American oversight committees are interesting expressions of state power. The committee room is filled with rows of seats cascading upwards with the representatives seated at the highest point and the subject, in this case, the Director of the SEC’s Division of Enforcement, Gurbir Grewal, placed far beneath them so that he must constantly look upwards at the seat of power.
The members were expositional, almost comically so, reading pre-prepared questions from tablets and punctuating the ends of their sentences as they gesticulated dramatically. On the question of the enforcement action against Ripple, Chair of the House Financial Services Subcommittee, Representative Sherman, emphatically agreed that XRP was a security but wondered why the SEC hadn’t also gone after the exchanges that were selling these unregistered securities to the unsuspecting public. Director Grewal dodged the question by clarifying that he could not comment on active litigation.
Representative Sherman touched on a curious aspect of SEC regulatory actions, particularly against Ripple. Why is the investing public bearing the brunt of the SEC’s enforcement actions? Why do the exchanges and the billionaires who run them not suffer their due share of the pain? After all, they were selling and profiting from something both the SEC and Chairman Sherman argue were unregistered securities. The SEC has even argued in court that market participants should have known XRP was always a security. If this is the case, then why aren’t the exchanges and other stakeholders being punished?
The answer to this question may have come earlier in the committee meeting, where members expressed that SEC enforcement actions were meant to discourage bad behavior before it happened. So the agency operates on a similar principle to rulers like Vlad the Impaler — with victims hoisted high above parapet walls with spikes driven through their bodies to dissuade foreign invaders. Except, in the case of XRP, the victims are the myriad domestic and foreign holders of the decentralized cryptocurrency.

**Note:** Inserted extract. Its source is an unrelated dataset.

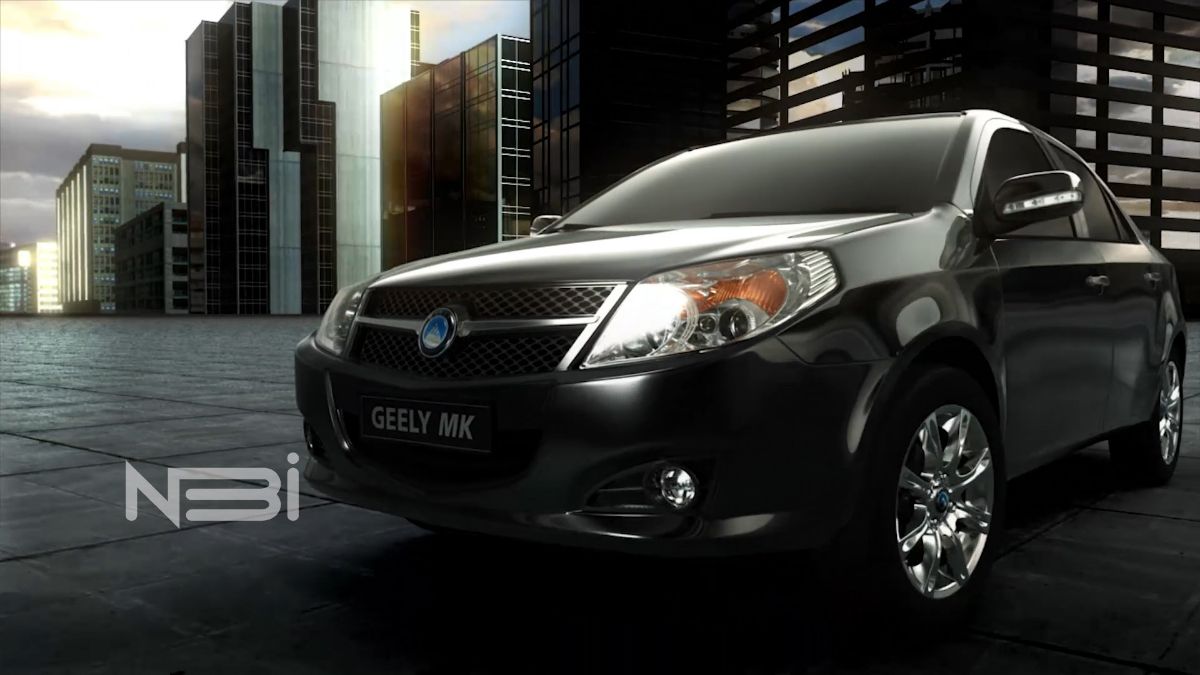 Эмблема geely mk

The peddlers of this security are left to skip along, happy with their profits, as the rest of us twist in the wind. All the while, the committee pontificates and hurls prefabricated speeches at a director they’ve hauled into their coliseum so they can keep up the appearance of “oversight.”
Hinman’s ETHGate speeches were also tangentially mentioned by representative Davidson:
“Let me run a hypothetical scenario by you. Say an SEC official gives a speech at a conference. And the official begins by stating that “their views are their own and not necessarily those of the commission.” Anyone who’s ever heard an SEC official speak would know that this is standard, and they would not interpret the speech as legal guidance. However, let’s say that the SEC official consulted SEC staff and perhaps even ethics directly to assist them in writing the speech or giving guidance. Under this scenario, would the written speech still be considered personal views of the individual and not views of the commission?”
Director Grewal refused to answer because “that hypothetical is a real scenario that’s playing out in litigation.”
For XRP holders wondering if the committee would provide any substantive criticism for the SEC’s attitudes on crypto and their enforcement actions, the statements lobbed at the Director were surprisingly soft, except for those from Representative Emmer, who stated:
“But time and time again, you place the blame for this erosion in trust almost squarely on the shoulders of industry participants and companies. Mr. Grewal, the SEC is in no way blameless here. Chair Gensler’s political regime at the SEC, carried out by its division of enforcement, has been characterized by a focus on using enforcement to expand SEC jurisdiction at the expense of public resources, public investment in our country, and public trust in our markets. It seems clear to everyone, except maybe those at the commission, that the SEC is not regulating in good faith. Although many sectors of the industry have grappled with the SEC’s politicization of regulation over the last 14 months, it can be seen most clearly when it comes to the digital asset industry.”